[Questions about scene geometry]
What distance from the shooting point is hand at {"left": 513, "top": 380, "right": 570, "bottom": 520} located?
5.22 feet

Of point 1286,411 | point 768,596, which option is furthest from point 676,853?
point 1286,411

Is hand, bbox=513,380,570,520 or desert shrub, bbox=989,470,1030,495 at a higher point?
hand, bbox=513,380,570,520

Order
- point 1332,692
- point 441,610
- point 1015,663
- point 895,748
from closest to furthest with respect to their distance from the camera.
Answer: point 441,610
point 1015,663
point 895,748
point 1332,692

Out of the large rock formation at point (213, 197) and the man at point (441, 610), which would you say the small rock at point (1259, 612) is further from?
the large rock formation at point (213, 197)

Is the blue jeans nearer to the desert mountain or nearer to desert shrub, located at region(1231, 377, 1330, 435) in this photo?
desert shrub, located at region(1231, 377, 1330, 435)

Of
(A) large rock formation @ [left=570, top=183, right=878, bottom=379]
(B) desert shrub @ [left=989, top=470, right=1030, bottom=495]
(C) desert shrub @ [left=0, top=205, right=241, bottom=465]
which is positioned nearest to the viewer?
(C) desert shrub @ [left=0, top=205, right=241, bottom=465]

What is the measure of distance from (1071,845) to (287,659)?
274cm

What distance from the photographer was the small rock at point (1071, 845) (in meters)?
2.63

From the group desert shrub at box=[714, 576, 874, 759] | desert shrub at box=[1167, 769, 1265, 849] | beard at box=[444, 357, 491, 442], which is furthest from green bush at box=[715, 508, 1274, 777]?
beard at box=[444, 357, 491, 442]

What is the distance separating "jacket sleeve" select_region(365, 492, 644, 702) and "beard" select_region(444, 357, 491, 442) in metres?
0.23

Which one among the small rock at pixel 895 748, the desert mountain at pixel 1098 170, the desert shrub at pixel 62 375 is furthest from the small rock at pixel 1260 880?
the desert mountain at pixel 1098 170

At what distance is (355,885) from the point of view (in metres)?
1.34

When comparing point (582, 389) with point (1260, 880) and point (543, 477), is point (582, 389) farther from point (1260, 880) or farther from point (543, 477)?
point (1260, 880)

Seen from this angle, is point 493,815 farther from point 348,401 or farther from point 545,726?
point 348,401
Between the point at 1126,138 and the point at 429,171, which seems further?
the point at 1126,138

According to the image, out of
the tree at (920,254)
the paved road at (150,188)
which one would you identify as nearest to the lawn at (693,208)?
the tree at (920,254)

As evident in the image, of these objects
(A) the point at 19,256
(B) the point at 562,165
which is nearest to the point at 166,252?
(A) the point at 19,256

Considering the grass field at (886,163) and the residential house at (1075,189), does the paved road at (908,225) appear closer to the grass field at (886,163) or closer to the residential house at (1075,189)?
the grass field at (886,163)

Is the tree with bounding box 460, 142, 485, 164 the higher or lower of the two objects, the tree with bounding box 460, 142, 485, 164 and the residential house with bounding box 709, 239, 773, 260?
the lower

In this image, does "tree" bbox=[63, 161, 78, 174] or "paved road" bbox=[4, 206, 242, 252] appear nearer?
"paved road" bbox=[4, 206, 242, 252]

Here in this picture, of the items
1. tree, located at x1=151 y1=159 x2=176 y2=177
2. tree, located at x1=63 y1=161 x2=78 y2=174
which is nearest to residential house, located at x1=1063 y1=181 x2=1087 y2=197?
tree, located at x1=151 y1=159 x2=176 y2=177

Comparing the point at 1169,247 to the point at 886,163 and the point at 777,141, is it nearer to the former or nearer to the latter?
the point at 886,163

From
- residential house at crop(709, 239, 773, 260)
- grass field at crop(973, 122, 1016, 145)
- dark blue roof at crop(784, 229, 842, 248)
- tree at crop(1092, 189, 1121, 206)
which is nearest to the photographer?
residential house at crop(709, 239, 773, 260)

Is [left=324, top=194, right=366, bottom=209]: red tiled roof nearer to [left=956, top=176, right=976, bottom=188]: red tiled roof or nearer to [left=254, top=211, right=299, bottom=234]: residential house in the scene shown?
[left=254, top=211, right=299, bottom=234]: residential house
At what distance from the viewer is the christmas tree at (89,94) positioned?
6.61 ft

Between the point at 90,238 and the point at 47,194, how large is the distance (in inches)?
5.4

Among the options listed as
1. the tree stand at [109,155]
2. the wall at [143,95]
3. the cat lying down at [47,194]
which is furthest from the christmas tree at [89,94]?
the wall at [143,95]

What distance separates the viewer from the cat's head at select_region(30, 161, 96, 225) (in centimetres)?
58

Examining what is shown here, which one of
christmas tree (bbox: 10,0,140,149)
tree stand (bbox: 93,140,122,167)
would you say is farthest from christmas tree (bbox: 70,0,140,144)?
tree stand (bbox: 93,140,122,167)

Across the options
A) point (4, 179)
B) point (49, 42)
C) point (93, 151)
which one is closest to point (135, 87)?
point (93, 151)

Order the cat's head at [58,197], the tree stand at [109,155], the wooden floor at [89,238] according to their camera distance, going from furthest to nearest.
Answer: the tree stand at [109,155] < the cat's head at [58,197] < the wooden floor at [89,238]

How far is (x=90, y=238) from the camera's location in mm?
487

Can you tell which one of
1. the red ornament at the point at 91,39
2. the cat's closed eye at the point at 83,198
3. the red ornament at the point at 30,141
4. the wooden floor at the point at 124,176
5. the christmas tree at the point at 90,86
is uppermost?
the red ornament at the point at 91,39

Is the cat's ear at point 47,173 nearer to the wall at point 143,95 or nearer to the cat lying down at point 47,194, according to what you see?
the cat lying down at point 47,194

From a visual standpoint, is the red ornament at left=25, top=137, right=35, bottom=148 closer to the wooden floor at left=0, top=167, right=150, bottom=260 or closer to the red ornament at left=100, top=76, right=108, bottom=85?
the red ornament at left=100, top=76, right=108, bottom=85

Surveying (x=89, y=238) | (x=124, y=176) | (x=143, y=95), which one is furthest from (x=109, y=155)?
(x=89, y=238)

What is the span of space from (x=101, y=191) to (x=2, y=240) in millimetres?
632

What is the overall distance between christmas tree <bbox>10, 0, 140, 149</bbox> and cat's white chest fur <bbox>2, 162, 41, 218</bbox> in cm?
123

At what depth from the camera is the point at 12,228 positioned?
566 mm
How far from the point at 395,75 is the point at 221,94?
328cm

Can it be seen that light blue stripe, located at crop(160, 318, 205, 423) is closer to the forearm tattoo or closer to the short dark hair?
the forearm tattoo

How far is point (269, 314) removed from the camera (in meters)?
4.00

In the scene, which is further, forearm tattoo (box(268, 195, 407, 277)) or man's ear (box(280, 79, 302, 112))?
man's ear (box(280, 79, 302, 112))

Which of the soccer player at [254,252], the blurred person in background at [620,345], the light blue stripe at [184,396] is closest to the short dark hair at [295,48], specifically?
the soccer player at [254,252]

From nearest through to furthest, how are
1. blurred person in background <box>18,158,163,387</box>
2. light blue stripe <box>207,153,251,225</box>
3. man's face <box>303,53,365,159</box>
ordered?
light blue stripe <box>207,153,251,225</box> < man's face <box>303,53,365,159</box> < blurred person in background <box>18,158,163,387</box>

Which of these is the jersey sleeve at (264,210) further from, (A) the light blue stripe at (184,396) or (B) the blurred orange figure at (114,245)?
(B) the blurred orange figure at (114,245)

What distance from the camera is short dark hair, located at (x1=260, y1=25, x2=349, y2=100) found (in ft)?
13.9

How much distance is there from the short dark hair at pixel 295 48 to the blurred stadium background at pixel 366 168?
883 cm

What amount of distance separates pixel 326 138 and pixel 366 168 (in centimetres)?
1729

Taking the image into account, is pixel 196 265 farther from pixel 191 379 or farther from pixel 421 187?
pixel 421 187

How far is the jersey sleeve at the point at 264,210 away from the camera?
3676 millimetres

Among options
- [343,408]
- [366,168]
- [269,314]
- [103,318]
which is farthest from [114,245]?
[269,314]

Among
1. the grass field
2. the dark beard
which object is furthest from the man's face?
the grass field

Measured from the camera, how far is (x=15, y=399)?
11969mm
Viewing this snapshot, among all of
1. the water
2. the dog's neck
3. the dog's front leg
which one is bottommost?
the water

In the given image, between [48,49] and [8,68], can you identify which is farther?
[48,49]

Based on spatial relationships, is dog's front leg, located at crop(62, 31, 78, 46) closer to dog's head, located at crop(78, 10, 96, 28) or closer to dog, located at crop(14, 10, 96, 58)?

→ Description of the task: Beginning with the line that contains "Taking the image", quote each line exactly through the last line of the entries above, and nothing beyond them.

→ Solution:
Taking the image into account, is pixel 196 265 farther from pixel 191 379 or farther from pixel 421 187?
pixel 421 187

How far is the jersey sleeve at the point at 264,210 away from the camera?
3676 millimetres

Among options
- [343,408]
- [366,168]
- [269,314]
- [103,318]
which is farthest from [114,245]?
[269,314]

Among
1. the grass field
2. the dark beard
which object is furthest from the man's face?
the grass field

Measured from the camera, how far is (x=15, y=399)?
11969mm
Viewing this snapshot, among all of
1. the water
2. the dog's neck
3. the dog's front leg
which one is bottommost?
the water

In the given image, between [48,49] and [8,68], can you identify which is farther?
[48,49]

Based on spatial relationships, is dog's front leg, located at crop(62, 31, 78, 46) closer to dog's head, located at crop(78, 10, 96, 28) or closer to dog, located at crop(14, 10, 96, 58)?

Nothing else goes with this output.